● Problem requirements: In the part that opens with the line containing "Turecka policja uniemożliwia" and closes with the line containing "1102 Wellington Place Aberdeen NJ 07747", change "Wellington Place" to "Wellington Court" and leave everything else as it is. Return only those lines, without the pictures.

● Extracted material:
⟨
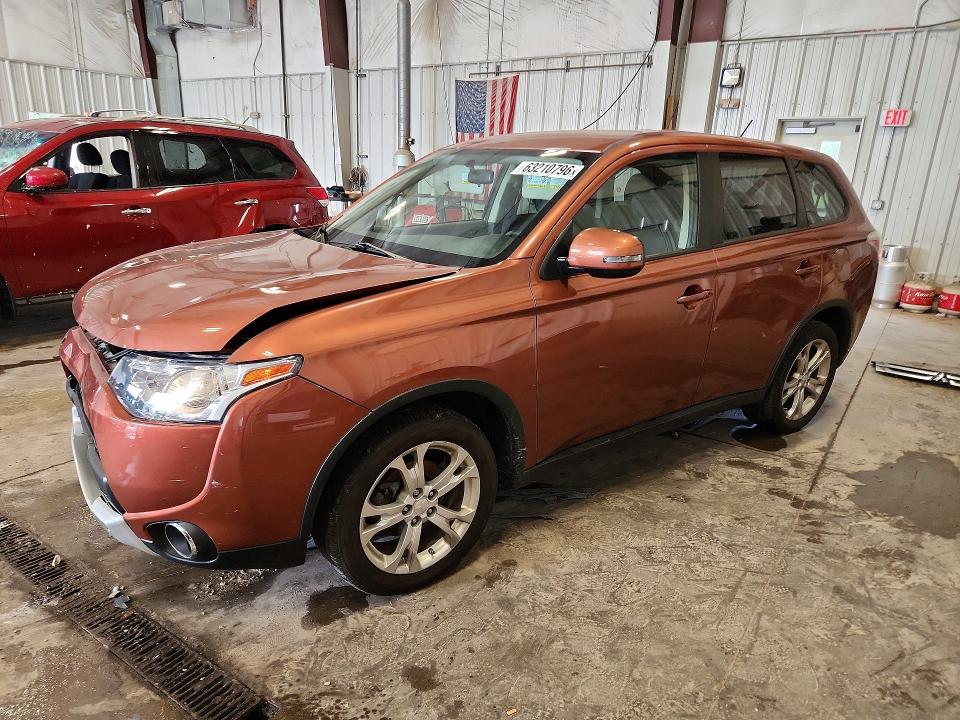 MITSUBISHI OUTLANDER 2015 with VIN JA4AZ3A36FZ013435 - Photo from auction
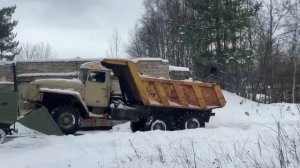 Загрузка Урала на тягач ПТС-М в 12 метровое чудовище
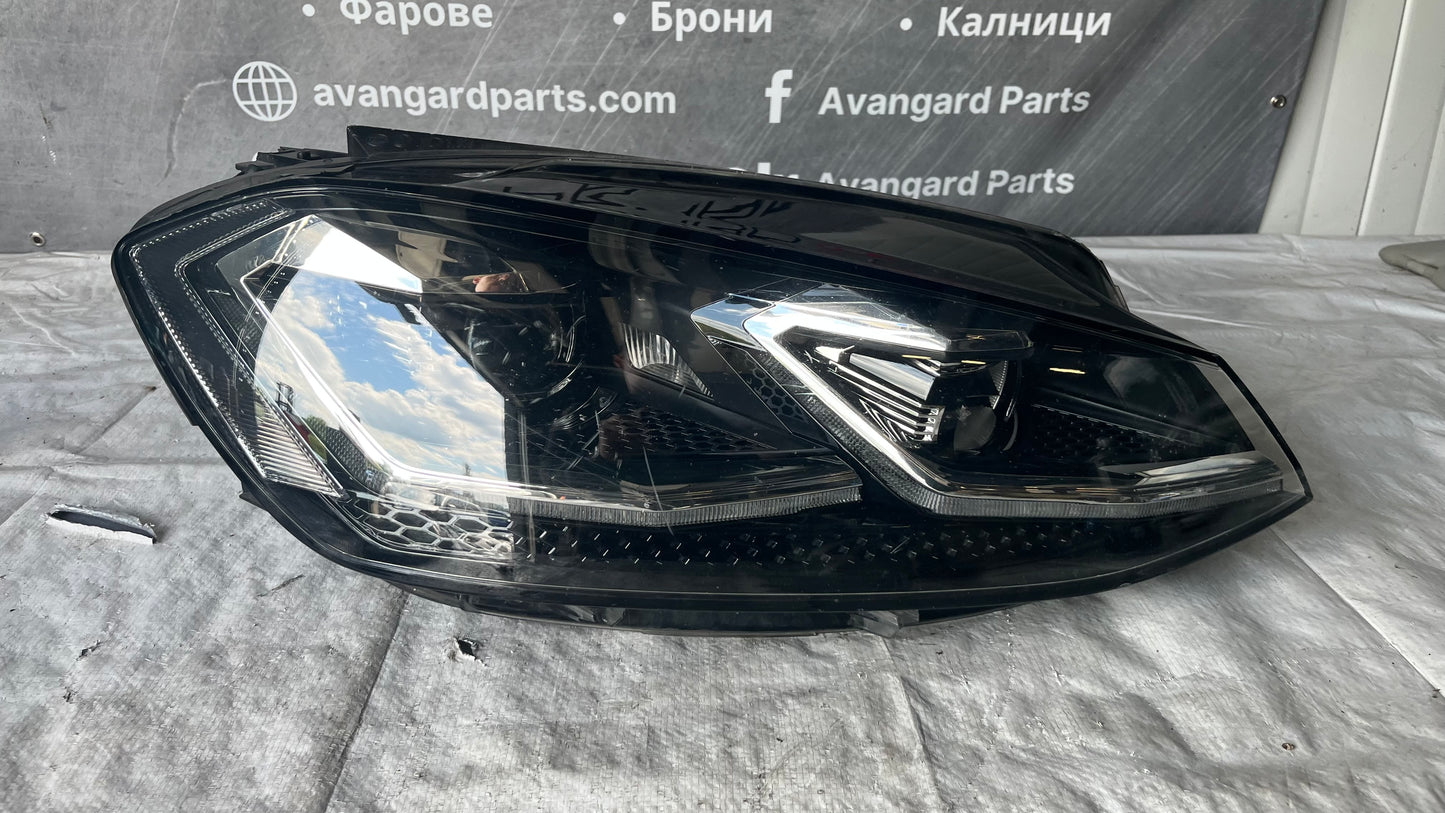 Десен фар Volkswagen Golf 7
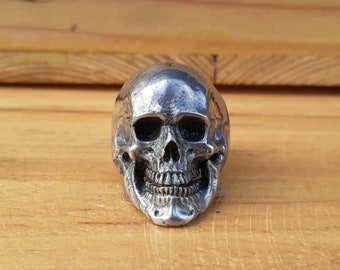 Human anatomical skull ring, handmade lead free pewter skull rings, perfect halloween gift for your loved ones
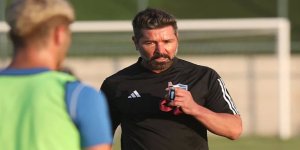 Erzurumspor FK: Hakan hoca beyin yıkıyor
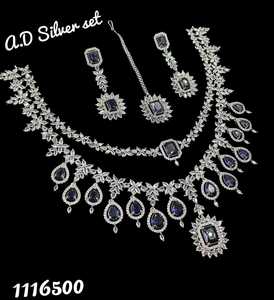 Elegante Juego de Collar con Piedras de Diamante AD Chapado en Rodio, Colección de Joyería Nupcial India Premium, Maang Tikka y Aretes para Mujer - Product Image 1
⟩
⟨
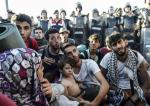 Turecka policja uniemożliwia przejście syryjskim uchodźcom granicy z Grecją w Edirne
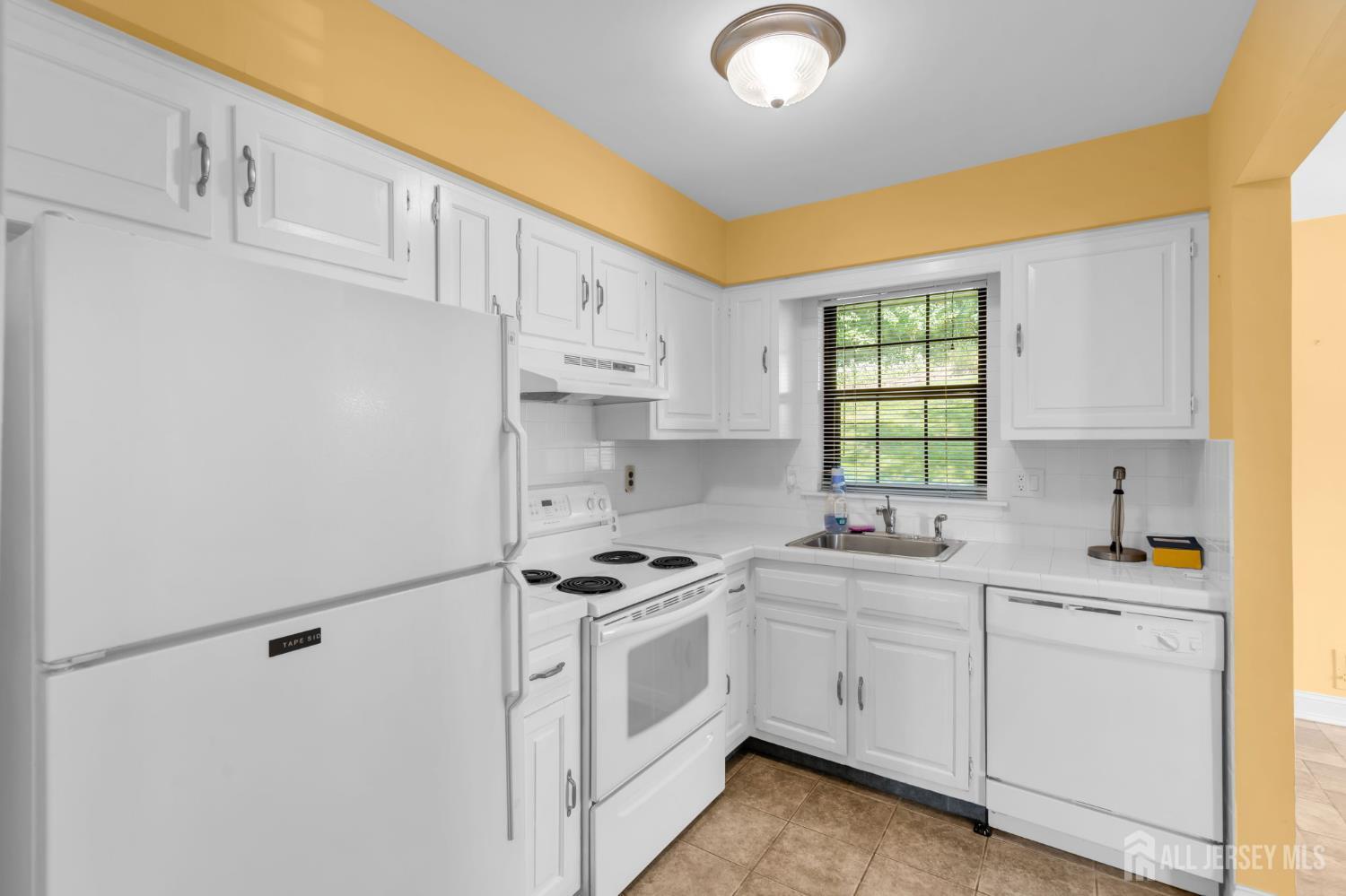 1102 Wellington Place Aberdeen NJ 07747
⟩
⟨
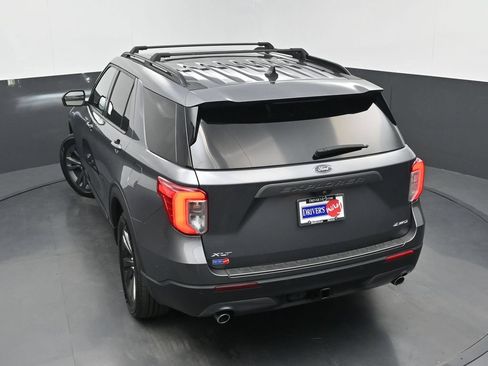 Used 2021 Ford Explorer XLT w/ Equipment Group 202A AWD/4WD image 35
⟩
● Completed exercise:
 Turecka policja uniemożliwia przejście syryjskim uchodźcom granicy z Grecją w Edirne
 1102 Wellington Court Aberdeen NJ 07747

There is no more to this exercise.